Kubernetes Migration - How To Move Data Freely Across Clusters

Kubernetes Migration: How To Move Data Freely Across Clusters

We will be migrating our entire data from Google Kubernetes Engine to Azure Kubernetes Service using Velero.

Prerequisite

A Kubernetes cluster > 1.10

Setup Velero with Restic Integration

Velero consists of a client installed on your local computer and a server that runs in your Kubernetes cluster, like Helm.

Installing Velero Client

You can find the latest release corresponding to your OS and system and download Velero from there:

$ wget https://github.com/vmware-tanzu/velero/releases/download/v1.3.1/velero-v1.3.1-linux-amd64.tar.gz

Extract the tarball (change the version depending on yours) and move the Velero binary to /usr/local/bin

$ tar -xvzf velero-v0.11.0-darwin-amd64.tar.gz
$ sudo mv velero /usr/local/bin/
$ velero help

Create a Bucket for Velero on GCP

Velero needs an object storage bucket where it will store the backup. Create a GCS bucket using:

gsutil mb gs://<bucket-name>

Create a Service Account for Velero

# Create a Service Account
gcloud iam service-accounts create velero --display-name "Velero service account"
SERVICE_ACCOUNT_EMAIL=$(gcloud iam service-accounts list --filter="displayName:Velero service account" --format 'value(email)')

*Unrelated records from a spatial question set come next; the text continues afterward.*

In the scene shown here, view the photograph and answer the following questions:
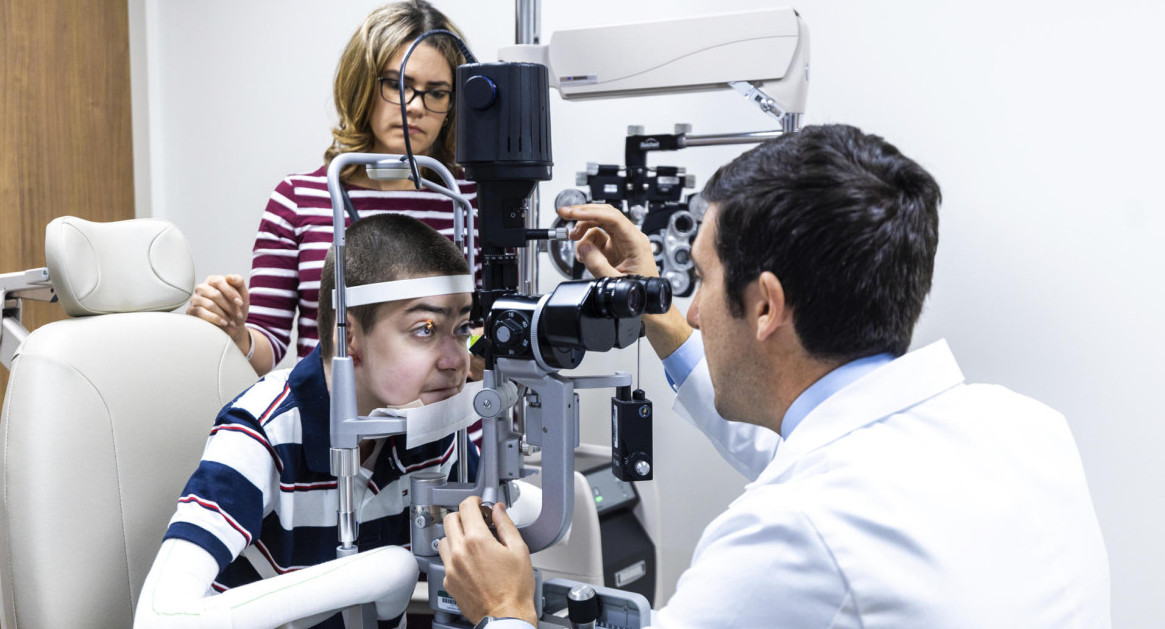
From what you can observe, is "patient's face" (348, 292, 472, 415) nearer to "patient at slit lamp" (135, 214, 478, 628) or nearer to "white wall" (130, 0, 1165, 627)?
"patient at slit lamp" (135, 214, 478, 628)

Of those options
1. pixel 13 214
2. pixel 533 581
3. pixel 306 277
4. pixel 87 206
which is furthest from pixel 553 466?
pixel 87 206

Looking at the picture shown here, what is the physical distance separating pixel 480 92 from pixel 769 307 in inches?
14.7

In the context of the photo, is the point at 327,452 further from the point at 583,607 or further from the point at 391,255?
the point at 583,607

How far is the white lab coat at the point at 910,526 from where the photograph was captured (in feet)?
2.51

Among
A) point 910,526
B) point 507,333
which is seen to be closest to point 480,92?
point 507,333

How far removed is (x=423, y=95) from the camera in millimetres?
1707

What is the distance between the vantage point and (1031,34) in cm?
206

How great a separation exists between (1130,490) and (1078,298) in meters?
0.43

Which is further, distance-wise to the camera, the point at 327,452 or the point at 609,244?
the point at 609,244

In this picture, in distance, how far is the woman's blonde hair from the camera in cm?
170

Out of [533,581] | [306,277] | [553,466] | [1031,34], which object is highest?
[1031,34]

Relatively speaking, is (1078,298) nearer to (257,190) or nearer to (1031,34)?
(1031,34)

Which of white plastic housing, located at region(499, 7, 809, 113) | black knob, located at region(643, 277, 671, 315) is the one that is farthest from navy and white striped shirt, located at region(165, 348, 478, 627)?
white plastic housing, located at region(499, 7, 809, 113)

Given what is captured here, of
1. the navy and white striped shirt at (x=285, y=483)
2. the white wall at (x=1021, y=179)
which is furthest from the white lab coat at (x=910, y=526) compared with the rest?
the white wall at (x=1021, y=179)
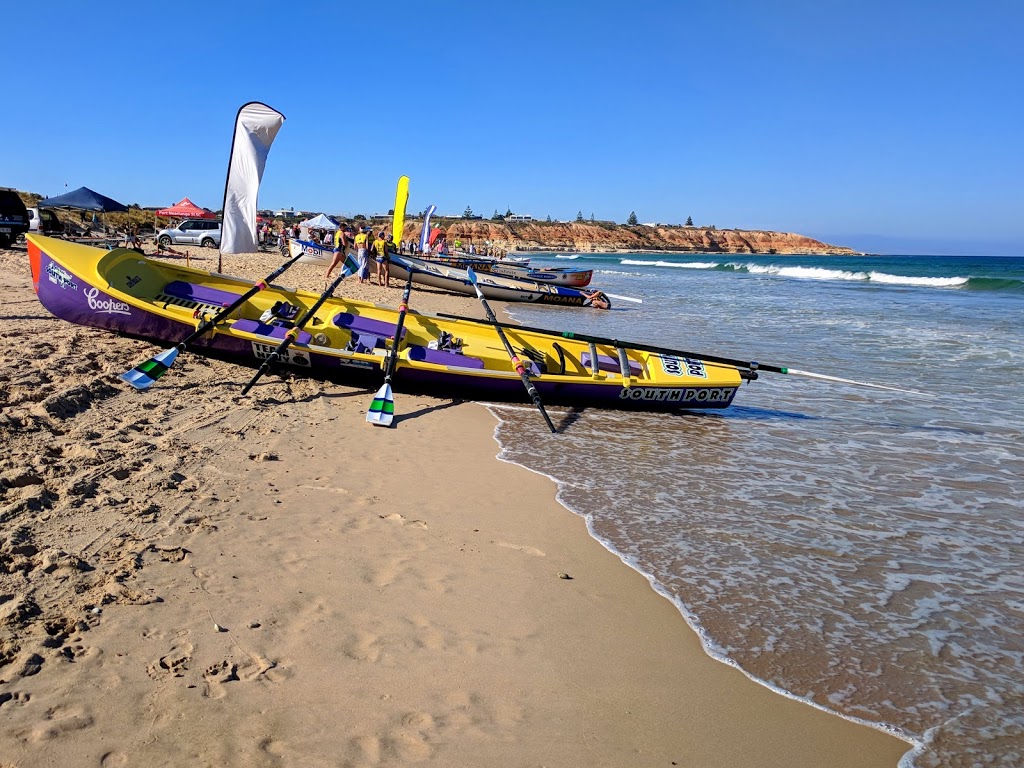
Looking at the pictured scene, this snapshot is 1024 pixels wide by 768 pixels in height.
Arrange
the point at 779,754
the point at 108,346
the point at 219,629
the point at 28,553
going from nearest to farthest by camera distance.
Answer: the point at 779,754 < the point at 219,629 < the point at 28,553 < the point at 108,346

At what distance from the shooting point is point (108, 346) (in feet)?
27.5

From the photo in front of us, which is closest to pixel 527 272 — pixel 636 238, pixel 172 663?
pixel 172 663

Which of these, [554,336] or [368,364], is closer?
[368,364]

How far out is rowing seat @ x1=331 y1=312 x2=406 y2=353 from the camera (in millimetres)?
9023

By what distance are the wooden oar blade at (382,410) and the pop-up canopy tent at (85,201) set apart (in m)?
24.5

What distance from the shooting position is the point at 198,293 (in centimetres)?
966

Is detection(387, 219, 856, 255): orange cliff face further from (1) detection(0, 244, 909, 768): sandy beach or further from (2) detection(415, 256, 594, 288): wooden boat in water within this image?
(1) detection(0, 244, 909, 768): sandy beach

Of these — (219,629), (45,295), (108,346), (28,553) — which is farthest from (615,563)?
(45,295)

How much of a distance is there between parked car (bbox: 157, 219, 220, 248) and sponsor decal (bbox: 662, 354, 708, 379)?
27407mm

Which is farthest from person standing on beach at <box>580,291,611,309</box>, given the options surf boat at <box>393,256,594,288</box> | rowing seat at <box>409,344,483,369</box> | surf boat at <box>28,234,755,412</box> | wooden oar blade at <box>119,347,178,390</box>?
wooden oar blade at <box>119,347,178,390</box>

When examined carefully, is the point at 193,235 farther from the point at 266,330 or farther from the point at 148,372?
the point at 148,372

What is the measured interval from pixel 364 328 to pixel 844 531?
21.2 feet

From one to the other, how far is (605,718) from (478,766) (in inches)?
27.3

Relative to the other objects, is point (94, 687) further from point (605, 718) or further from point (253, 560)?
point (605, 718)
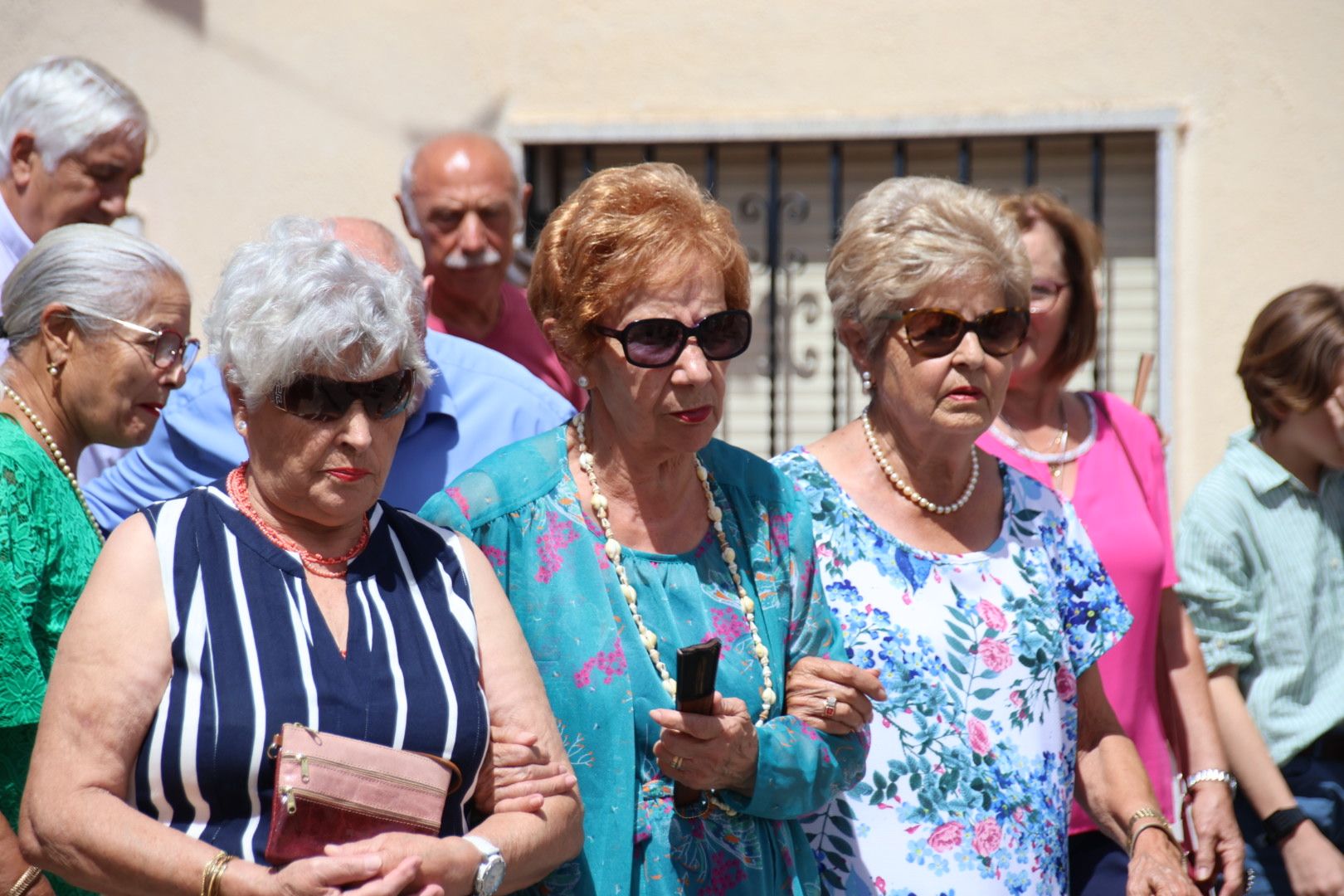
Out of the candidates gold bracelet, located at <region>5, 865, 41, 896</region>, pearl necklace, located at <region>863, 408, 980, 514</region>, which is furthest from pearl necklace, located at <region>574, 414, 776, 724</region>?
gold bracelet, located at <region>5, 865, 41, 896</region>

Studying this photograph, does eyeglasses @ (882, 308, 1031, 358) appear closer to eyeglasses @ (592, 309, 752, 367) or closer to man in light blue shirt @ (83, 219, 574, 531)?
eyeglasses @ (592, 309, 752, 367)

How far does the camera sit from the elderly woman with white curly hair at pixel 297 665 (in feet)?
6.01

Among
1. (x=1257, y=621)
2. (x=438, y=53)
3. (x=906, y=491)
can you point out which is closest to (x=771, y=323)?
(x=438, y=53)

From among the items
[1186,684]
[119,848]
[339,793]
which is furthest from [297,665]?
[1186,684]

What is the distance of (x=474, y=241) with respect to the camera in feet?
13.9

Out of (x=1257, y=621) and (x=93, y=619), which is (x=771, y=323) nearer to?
(x=1257, y=621)

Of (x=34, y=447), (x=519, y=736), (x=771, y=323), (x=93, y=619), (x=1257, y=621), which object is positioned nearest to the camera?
(x=93, y=619)

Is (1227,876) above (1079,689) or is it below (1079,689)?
below

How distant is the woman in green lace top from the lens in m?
2.43

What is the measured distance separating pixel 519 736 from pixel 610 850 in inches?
9.8

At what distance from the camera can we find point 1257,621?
3549 millimetres

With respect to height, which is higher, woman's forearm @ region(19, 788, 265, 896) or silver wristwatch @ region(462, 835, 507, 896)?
woman's forearm @ region(19, 788, 265, 896)

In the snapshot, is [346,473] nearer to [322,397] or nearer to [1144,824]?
[322,397]

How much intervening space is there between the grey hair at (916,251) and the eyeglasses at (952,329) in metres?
0.04
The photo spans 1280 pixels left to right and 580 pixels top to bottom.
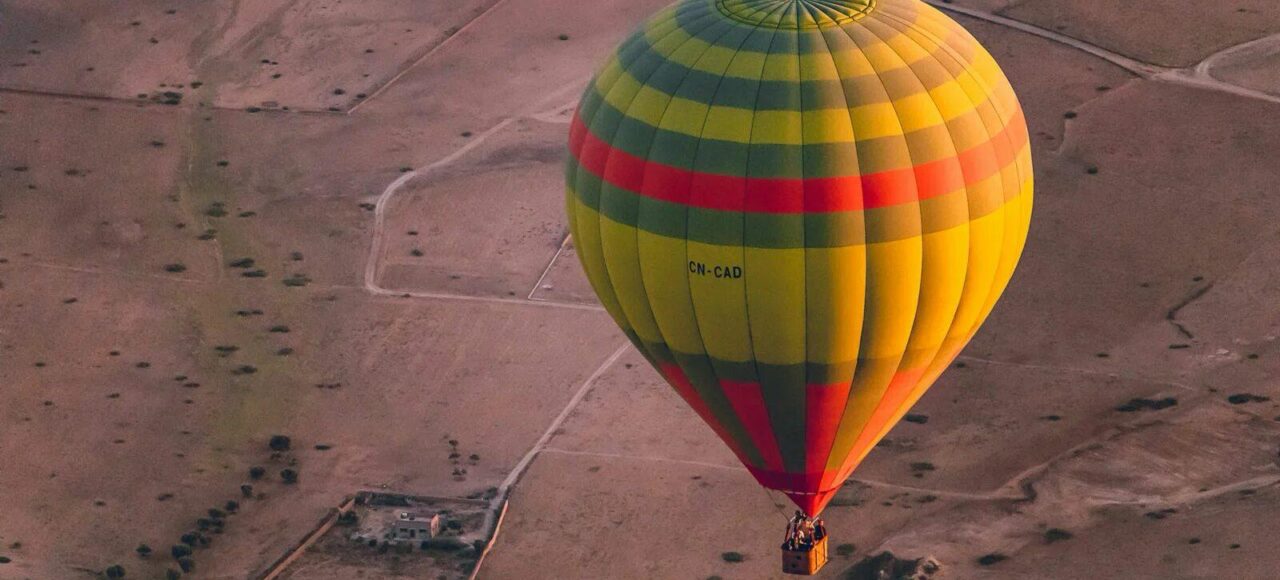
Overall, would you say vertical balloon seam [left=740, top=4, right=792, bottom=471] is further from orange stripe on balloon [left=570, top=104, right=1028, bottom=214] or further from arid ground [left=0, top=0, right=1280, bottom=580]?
arid ground [left=0, top=0, right=1280, bottom=580]

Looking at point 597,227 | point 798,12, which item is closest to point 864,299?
point 597,227

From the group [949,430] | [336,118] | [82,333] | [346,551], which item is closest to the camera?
[346,551]

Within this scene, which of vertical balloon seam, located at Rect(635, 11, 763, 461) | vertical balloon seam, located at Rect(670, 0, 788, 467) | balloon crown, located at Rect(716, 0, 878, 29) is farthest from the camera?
balloon crown, located at Rect(716, 0, 878, 29)

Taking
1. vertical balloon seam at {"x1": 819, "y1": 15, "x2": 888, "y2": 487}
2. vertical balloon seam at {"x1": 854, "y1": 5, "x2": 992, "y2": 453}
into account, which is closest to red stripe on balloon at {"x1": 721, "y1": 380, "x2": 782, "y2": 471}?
vertical balloon seam at {"x1": 819, "y1": 15, "x2": 888, "y2": 487}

#Define Permissions for the Service Account
ROLE_PERMISSIONS=(
compute.disks.get
compute.disks.create
compute.disks.createSnapshot
compute.snapshots.get
compute.snapshots.create
compute.snapshots.useReadOnly
compute.snapshots.delete
compute.zones.get
)

# Create a Role for Velero
PROJECT_ID=$(gcloud config get-value project)

gcloud iam roles create velero.server \
--project $PROJECT_ID \
--title "Velero Server" \
--permissions "$(IFS=","; echo "${ROLE_PERMISSIONS[*]}")"

# Create a Role Binding for Velero
gcloud projects add-iam-policy-binding $PROJECT_ID \
--member serviceAccount:$SERVICE_ACCOUNT_EMAIL \
--role projects/$PROJECT_ID/roles/velero.server

gsutil iam ch serviceAccount:$SERVICE_ACCOUNT_EMAIL:objectAdmin

# Generate Service Key file for Velero and save it for later
gcloud iam service-accounts keys create credentials-velero \
--iam-account $SERVICE_ACCOUNT_EMAIL

Install Velero Server on GKE and AKS

Use the — use-restic flag on the Velero install command to install restic integration.

$ velero install \
--use-restic \
--bucket  \
--provider gcp \
--secret-file  \
--use-volume-snapshots=false \
--plugins=--plugins restic/restic
$ velero plugin add velero/velero-plugin-for-gcp:v1.0.1
$ velero plugin add velero/velero-plugin-for-microsoft-azure:v1.0.0

After that, you can see a DaemonSet of restic and deployment of Velero in your Kubernetes cluster.

$ kubectl get po -n velero

Restic Components

  • In addition, there are three more Custom Resource Definitions and their associated controllers to provide restic support.

Restic Repository

  • Maintain the complete lifecycle for Velero’s restic repositories.
  • Restic lifecycle commands such as restic init check and prune are handled by this CRD controller.

PodVolumeBackup

  • This CRD backs up the persistent volume based on the annotated pod in selected namespaces.
  • This controller executes backup commands on the pod to initialize backups.

PodVolumeRestore

  • This controller restores the respective pods that were inside restic backups. And this controller is responsible for the restore commands execution.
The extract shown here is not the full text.